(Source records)
====================

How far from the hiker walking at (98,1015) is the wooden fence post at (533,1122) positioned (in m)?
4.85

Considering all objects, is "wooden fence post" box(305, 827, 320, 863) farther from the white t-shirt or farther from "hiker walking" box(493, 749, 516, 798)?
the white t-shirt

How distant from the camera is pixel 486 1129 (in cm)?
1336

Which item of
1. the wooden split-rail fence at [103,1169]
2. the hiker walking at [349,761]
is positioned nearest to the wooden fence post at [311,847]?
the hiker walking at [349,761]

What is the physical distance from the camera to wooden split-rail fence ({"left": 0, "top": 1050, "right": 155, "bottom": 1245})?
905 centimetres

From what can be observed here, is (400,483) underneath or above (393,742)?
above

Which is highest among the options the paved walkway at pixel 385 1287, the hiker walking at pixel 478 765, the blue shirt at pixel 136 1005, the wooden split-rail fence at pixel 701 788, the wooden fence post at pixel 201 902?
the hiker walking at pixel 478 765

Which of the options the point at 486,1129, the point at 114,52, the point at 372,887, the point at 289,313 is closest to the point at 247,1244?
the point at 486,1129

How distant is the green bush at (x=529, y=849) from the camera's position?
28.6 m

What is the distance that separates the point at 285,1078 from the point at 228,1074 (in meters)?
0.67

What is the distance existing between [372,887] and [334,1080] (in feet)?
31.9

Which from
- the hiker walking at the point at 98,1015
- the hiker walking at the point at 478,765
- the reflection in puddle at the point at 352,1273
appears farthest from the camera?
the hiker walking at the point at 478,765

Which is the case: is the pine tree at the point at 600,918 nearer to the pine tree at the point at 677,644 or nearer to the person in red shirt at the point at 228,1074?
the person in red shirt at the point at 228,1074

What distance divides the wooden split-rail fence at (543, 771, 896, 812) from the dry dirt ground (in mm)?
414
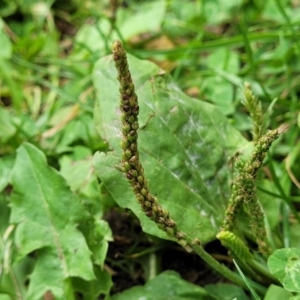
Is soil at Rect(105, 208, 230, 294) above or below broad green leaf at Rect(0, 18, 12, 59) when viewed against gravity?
below

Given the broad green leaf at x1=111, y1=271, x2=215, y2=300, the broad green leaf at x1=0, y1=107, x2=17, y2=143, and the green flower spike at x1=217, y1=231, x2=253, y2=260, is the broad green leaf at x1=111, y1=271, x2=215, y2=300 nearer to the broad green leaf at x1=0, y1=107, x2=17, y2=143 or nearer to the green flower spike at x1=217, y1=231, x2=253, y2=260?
the green flower spike at x1=217, y1=231, x2=253, y2=260

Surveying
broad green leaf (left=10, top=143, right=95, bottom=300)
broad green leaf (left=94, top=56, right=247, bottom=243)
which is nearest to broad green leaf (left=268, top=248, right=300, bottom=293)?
broad green leaf (left=94, top=56, right=247, bottom=243)

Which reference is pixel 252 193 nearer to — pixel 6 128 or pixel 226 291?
pixel 226 291

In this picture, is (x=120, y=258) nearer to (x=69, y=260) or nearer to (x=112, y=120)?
(x=69, y=260)

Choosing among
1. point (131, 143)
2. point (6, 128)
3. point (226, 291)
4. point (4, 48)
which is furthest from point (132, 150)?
point (4, 48)

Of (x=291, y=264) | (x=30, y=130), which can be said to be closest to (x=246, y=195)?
(x=291, y=264)

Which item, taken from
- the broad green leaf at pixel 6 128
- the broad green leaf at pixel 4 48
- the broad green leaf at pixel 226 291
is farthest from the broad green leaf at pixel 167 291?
the broad green leaf at pixel 4 48
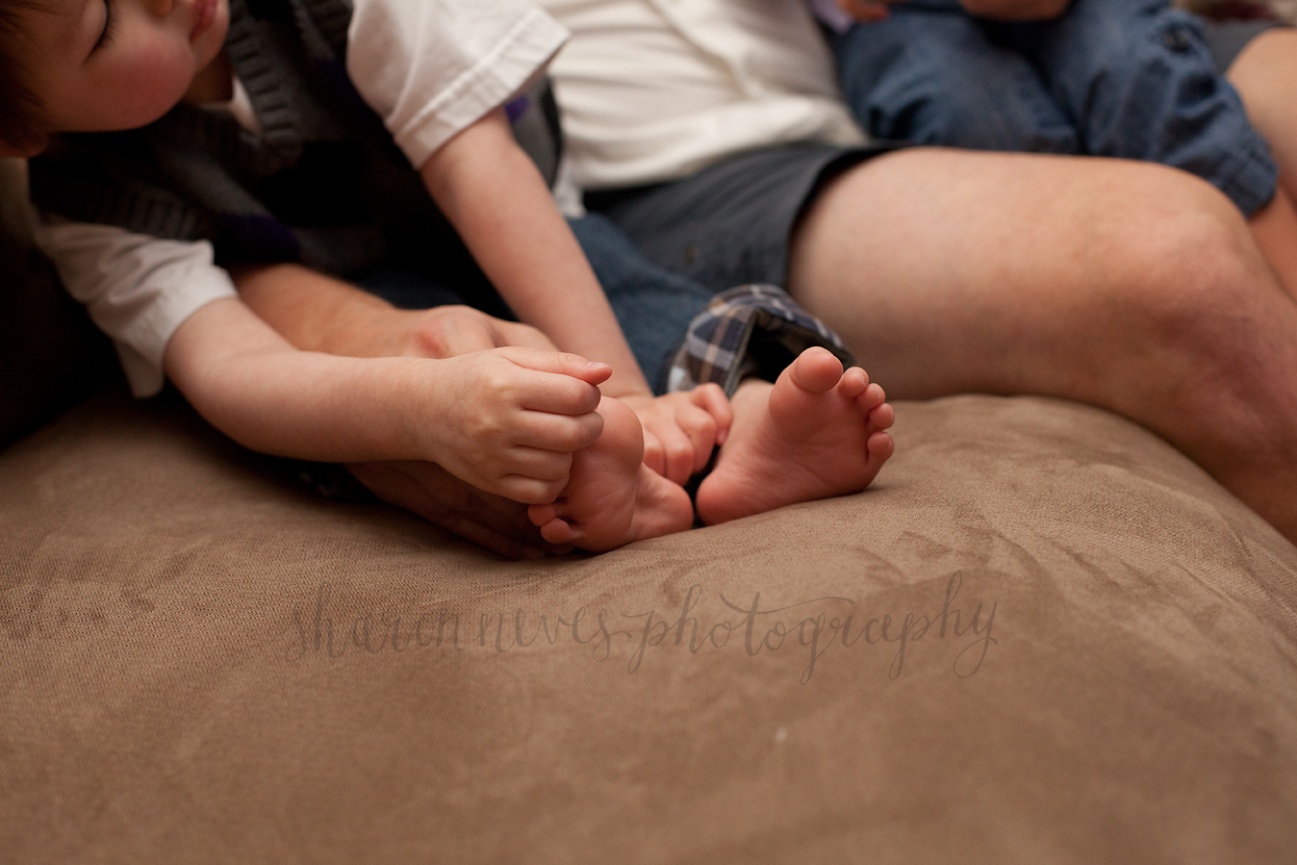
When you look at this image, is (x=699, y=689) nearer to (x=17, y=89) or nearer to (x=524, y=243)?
(x=524, y=243)

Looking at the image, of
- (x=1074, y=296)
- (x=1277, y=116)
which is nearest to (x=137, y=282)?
(x=1074, y=296)

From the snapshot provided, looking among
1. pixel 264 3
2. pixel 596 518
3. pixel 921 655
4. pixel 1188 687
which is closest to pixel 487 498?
pixel 596 518

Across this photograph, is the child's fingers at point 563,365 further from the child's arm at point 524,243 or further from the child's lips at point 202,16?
the child's lips at point 202,16

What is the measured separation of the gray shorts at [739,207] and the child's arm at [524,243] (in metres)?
0.17

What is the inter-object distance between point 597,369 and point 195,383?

====================

DIRECTION:
Rewrite all the items above, replacing "wooden fence post" with "wooden gate post" and leaving everything else unchanged. Leave the pictures out of your answer.

REPLY TO THE TASK:
How far from the hiker walking at (98,1015) is the wooden gate post at (533,1122) positioned (in m)?
4.85

Considering all objects, is "wooden gate post" box(305, 827, 320, 863) farther from the white t-shirt or farther from "hiker walking" box(493, 749, 516, 798)?
the white t-shirt

How distant from the camera is pixel 486 1129 (in cm)?
1336

Which item of
1. the wooden split-rail fence at [103,1169]
2. the hiker walking at [349,761]
is positioned nearest to the wooden gate post at [311,847]?
the hiker walking at [349,761]

What is the physical distance from the camera to wooden split-rail fence ({"left": 0, "top": 1050, "right": 155, "bottom": 1245})?
905 centimetres

From what can be observed here, is (400,483) underneath or above (393,742)?
above

Which is highest among the options the paved walkway at pixel 385 1287, the hiker walking at pixel 478 765, the blue shirt at pixel 136 1005, the wooden split-rail fence at pixel 701 788, the wooden gate post at pixel 201 902?
the hiker walking at pixel 478 765

Which of the options the point at 486,1129, the point at 114,52, the point at 372,887, the point at 289,313 is closest to the point at 247,1244?
the point at 486,1129

How distant is the green bush at (x=529, y=849) from the camera's position?
28.6 m

What is the distance that separates the point at 285,1078 from the point at 228,1074 (in meters)?
0.67

What is the distance existing between [372,887] and [334,1080] (in feet)?
31.9

Which from
- the hiker walking at the point at 98,1015
- the hiker walking at the point at 478,765
- the reflection in puddle at the point at 352,1273
appears farthest from the camera?
the hiker walking at the point at 478,765

Which is the case: is the pine tree at the point at 600,918 nearer to the pine tree at the point at 677,644 or nearer to the person in red shirt at the point at 228,1074?
the person in red shirt at the point at 228,1074

What distance divides the wooden split-rail fence at (543, 771, 896, 812) from the dry dirt ground (in mm)?
414
Is soil at Rect(105, 208, 230, 294) above or below broad green leaf at Rect(0, 18, 12, 59) when viewed against gravity?
below

Given the broad green leaf at x1=111, y1=271, x2=215, y2=300, the broad green leaf at x1=0, y1=107, x2=17, y2=143, and the green flower spike at x1=217, y1=231, x2=253, y2=260, is the broad green leaf at x1=111, y1=271, x2=215, y2=300 nearer to the broad green leaf at x1=0, y1=107, x2=17, y2=143 or nearer to the green flower spike at x1=217, y1=231, x2=253, y2=260?
the green flower spike at x1=217, y1=231, x2=253, y2=260

Surveying
broad green leaf (left=10, top=143, right=95, bottom=300)
broad green leaf (left=94, top=56, right=247, bottom=243)
which is nearest to broad green leaf (left=268, top=248, right=300, bottom=293)?
broad green leaf (left=94, top=56, right=247, bottom=243)

Which reference is pixel 252 193 nearer to — pixel 6 128 or pixel 226 291?
pixel 226 291

In this picture, is (x=120, y=258) nearer to (x=69, y=260) or nearer to (x=112, y=120)?
(x=69, y=260)

Choosing among
1. point (131, 143)
2. point (6, 128)
3. point (226, 291)
4. point (4, 48)
which is furthest from point (132, 150)?
point (4, 48)

Of (x=291, y=264) | (x=30, y=130), which can be said to be closest to (x=246, y=195)?
(x=291, y=264)

Which item, taken from
- the broad green leaf at pixel 6 128
- the broad green leaf at pixel 4 48
- the broad green leaf at pixel 226 291
is farthest from the broad green leaf at pixel 167 291?
the broad green leaf at pixel 4 48
When you look at this image, is (x=699, y=689) nearer to (x=17, y=89) or nearer to (x=524, y=243)?
(x=524, y=243)

Looking at the image, of
- (x=1074, y=296)
- (x=1277, y=116)
which is nearest to (x=137, y=282)?
(x=1074, y=296)

From the snapshot provided, looking among
1. pixel 264 3
2. pixel 596 518
3. pixel 921 655
4. pixel 1188 687
which is closest to pixel 487 498?
pixel 596 518

Across this photograph, is the child's fingers at point 563,365 further from the child's arm at point 524,243 or further from the child's lips at point 202,16?
the child's lips at point 202,16

What is the measured separation of the gray shorts at [739,207] and the child's arm at [524,243] (in metres)?
0.17

What is the inter-object distance between point 597,369 and point 195,383?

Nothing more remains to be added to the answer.